Bug #2268

Panic when loading BGP full route table IPv4 + IPv6

Added by david almost 3 years ago. Updated almost 3 years ago.

Status:ClosedStart date:01/02/2012
Priority:NormalDue date:
Assignee:-% Done:

0%

Category:-
Target version:-

Description

Hi,

I'm using DragonFlyBSD to make border routers.
When loading routes on SMP systems ( 382492 routes, 375250 ipv4 + 7242 ipv6 ),
the kernel panic.

The test machine is DragonFly v2.13.0.781.gfaddf-DEVELOPMENT (i386) and the routes are injected by Quagga 0.99.17.

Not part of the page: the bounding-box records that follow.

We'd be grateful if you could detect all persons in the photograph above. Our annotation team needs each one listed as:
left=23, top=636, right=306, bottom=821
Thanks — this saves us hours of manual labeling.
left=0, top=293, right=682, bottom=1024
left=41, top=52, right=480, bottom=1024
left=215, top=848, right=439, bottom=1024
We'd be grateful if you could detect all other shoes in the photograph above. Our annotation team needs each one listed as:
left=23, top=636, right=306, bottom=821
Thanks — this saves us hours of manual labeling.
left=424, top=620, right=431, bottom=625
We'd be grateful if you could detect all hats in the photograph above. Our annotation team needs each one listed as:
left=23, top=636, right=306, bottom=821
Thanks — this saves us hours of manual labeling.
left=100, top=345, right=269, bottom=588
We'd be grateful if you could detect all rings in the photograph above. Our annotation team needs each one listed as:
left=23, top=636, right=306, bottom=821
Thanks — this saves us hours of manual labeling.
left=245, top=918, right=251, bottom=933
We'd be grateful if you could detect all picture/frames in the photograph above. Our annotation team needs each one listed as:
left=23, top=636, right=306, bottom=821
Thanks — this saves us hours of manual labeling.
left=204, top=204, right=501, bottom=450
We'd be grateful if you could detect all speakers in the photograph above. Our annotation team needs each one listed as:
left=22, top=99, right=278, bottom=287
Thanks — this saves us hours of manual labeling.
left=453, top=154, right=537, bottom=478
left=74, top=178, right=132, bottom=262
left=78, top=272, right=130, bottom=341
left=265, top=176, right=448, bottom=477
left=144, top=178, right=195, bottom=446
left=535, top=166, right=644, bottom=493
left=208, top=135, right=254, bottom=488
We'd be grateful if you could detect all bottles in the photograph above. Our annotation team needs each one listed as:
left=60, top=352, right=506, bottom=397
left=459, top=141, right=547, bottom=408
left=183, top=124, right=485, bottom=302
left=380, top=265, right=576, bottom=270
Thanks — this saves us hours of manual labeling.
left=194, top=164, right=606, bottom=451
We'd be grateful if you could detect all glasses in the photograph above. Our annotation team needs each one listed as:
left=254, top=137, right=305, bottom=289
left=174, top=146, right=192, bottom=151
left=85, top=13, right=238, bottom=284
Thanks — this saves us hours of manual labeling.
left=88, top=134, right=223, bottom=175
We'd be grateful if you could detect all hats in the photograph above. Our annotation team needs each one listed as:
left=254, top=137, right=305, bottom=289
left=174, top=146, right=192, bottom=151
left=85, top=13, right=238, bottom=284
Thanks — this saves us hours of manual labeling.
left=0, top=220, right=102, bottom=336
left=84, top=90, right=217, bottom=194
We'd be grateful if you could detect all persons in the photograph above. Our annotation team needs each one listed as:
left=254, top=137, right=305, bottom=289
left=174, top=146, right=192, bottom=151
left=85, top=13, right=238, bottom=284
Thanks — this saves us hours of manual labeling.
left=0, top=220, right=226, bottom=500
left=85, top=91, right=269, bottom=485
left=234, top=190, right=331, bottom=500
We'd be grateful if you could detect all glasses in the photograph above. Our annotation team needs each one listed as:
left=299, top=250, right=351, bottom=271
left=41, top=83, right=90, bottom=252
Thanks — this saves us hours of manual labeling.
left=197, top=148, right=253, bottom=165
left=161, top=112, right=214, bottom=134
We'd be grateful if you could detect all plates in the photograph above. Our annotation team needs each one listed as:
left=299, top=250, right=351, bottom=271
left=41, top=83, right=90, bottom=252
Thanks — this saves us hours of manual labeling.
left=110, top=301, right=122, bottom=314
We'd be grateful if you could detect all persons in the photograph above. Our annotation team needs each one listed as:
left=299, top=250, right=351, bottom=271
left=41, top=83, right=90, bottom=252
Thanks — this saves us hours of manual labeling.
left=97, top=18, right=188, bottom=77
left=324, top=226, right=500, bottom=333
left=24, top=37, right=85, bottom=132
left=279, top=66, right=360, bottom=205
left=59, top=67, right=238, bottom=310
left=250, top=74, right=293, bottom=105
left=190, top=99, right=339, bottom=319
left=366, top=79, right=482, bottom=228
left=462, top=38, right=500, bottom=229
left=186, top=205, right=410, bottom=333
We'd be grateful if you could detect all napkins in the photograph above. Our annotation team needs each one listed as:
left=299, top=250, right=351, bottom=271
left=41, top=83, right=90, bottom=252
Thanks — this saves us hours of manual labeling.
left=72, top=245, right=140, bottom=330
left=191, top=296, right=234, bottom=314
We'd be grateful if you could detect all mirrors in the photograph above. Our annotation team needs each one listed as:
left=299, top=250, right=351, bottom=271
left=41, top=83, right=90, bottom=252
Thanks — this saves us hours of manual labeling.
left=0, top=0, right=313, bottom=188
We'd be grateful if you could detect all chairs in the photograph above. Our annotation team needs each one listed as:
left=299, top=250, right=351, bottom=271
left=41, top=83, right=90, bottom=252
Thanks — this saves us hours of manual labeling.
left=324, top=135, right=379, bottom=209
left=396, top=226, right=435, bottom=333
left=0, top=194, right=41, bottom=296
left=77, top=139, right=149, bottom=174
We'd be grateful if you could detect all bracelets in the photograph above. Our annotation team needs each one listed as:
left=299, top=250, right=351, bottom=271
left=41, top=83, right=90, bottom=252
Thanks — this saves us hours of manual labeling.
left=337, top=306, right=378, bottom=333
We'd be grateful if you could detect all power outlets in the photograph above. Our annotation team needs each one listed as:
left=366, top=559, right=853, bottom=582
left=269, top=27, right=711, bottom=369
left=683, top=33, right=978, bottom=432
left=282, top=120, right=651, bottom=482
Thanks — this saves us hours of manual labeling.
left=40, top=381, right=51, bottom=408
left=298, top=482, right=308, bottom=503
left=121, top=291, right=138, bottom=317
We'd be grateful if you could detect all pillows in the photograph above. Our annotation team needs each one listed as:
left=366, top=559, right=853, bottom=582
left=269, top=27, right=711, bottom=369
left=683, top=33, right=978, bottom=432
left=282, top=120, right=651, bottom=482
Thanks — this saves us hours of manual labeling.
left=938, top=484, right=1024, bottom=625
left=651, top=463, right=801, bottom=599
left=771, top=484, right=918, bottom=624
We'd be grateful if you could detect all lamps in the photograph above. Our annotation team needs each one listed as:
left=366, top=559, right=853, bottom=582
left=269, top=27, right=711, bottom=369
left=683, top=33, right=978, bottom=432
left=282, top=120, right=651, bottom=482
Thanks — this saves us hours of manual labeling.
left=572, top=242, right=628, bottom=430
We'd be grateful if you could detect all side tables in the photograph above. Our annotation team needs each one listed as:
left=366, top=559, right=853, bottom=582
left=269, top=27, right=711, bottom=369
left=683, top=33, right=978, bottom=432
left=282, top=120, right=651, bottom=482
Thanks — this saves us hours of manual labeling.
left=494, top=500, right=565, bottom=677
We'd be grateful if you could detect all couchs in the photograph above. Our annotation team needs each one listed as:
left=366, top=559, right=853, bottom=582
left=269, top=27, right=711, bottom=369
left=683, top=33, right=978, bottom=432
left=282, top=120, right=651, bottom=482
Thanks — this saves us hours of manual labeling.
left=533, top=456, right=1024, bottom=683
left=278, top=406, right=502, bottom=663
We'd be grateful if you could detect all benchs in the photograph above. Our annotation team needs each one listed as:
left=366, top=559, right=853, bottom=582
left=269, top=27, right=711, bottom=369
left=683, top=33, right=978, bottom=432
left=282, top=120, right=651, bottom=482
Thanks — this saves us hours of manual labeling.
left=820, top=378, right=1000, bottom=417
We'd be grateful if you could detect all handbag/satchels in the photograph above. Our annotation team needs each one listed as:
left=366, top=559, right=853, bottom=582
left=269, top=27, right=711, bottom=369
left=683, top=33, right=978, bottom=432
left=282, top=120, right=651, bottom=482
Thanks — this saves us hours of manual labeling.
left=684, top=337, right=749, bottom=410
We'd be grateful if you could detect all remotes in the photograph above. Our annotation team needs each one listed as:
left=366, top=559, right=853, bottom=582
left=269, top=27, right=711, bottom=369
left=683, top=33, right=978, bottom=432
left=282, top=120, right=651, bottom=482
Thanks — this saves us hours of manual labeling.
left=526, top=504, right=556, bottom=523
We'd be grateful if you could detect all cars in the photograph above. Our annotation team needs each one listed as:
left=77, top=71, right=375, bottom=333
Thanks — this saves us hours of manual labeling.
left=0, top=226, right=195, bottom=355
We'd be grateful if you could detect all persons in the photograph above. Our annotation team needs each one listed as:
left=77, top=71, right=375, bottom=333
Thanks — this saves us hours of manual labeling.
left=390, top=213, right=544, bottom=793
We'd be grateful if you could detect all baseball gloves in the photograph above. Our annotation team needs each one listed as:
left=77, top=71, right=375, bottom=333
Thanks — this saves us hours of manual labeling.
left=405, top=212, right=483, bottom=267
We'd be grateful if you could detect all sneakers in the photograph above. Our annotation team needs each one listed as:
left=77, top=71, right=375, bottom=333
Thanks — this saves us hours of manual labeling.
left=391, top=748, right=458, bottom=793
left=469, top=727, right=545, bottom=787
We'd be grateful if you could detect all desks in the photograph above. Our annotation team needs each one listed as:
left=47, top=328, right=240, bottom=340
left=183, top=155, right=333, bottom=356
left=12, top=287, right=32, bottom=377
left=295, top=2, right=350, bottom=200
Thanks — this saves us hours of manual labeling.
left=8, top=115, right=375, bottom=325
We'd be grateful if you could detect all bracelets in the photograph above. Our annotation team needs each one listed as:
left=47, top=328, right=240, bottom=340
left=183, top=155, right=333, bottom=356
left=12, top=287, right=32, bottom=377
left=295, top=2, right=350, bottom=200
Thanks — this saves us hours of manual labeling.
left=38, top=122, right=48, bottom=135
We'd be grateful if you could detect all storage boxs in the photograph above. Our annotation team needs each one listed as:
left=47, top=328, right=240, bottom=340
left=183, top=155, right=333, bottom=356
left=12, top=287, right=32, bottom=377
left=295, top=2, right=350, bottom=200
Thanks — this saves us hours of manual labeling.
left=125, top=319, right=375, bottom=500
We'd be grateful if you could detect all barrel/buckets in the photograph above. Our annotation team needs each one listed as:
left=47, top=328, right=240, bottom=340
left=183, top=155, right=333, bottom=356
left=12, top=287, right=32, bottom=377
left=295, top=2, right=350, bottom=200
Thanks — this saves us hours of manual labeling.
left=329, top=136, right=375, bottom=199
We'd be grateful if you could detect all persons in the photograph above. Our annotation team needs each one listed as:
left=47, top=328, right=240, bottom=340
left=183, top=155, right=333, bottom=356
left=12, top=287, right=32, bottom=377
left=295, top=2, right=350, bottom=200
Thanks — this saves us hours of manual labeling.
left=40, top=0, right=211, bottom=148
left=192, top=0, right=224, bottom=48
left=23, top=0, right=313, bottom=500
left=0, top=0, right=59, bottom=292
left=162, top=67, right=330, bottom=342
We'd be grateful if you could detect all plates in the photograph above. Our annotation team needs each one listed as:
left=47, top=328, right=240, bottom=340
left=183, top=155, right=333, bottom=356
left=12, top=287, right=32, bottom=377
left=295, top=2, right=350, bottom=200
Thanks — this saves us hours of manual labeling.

The Backtrace is as follow :

(kgdb) backtrace
#0 _get_mycpu () at ./machine/thread.h:79
#1 md_dumpsys (di=0xc0ae6260) at /usr/src/sys/platform/pc32/i386/dump_machdep.c:264
#2 0xc0372a18 in dumpsys () at /usr/src/sys/kern/kern_shutdown.c:925
#3 0xc037302e in boot (howto=<optimized out>) at /usr/src/sys/kern/kern_shutdown.c:387
#4 0xc0373297 in panic (fmt=0xc06977f7 "from debugger") at /usr/src/sys/kern/kern_shutdown.c:831
#5 0xc018ac62 in db_panic (addr=-1067341502, have_addr=0, count=-1, modif=0xd71dcb70 "")
at /usr/src/sys/ddb/db_command.c:445
#6 0xc018b32f in db_command (aux_cmd_tablep_end=0xc0721904, aux_cmd_tablep=0xc07218e8,
cmd_table=<optimized out>, last_cmdp=<optimized out>) at /usr/src/sys/ddb/db_command.c:401
#7 db_command_loop () at /usr/src/sys/ddb/db_command.c:467
#8 0xc018de8e in db_trap (type=3, code=0) at /usr/src/sys/ddb/db_trap.c:71
#9 0xc061acb5 in kdb_trap (type=3, code=0, regs=0xd71dcc90)
at /usr/src/sys/platform/pc32/i386/db_interface.c:152
#10 0xc064475b in trap (frame=0xd71dcc90) at /usr/src/sys/platform/pc32/i386/trap.c:844
#11 0xc061c1a7 in calltrap () at /usr/src/sys/platform/pc32/i386/exception.s:787
#12 0xc061a942 in breakpoint () at ./cpu/cpufunc.h:72
#13 Debugger (msg=0xc06b0e43 "panic") at /usr/src/sys/platform/pc32/i386/db_interface.c:334
#14 0xc0373278 in panic (fmt=0xc06fbf44 "rtrequest1_msghandler: rtrequest table error was not on cpu #0")
at /usr/src/sys/kern/kern_shutdown.c:822
#15 0xc0417bea in rtrequest1_msghandler (msg=0xd5d1fc74) at /usr/src/sys/net/route.c:809
#16 0xc041647c in rtable_service_loop (dummy=0x0) at /usr/src/sys/net/route.c:199
#17 0xc037d9ff in lwkt_deschedule_self (td=Cannot access memory at address 0x8
) at /usr/src/sys/kern/lwkt_thread.c:362
Backtrace stopped: previous frame inner to this frame (corrupt stack?)

History

#1 Updated by sepherosa almost 3 years ago

On Mon, Jan 2, 2012 at 7:11 PM, David BÉRARD via Redmine
<> wrote:
> Hi,
>
> I'm using DragonFlyBSD to make border routers.
> When loading routes on SMP systems ( 382492 routes, 375250 ipv4 + 7242 ipv6 ),
> the kernel panic.
>
> The test machine is DragonFly v2.13.0.781.gfaddf-DEVELOPMENT (i386) and the routes are injected by Quagga 0.99.17.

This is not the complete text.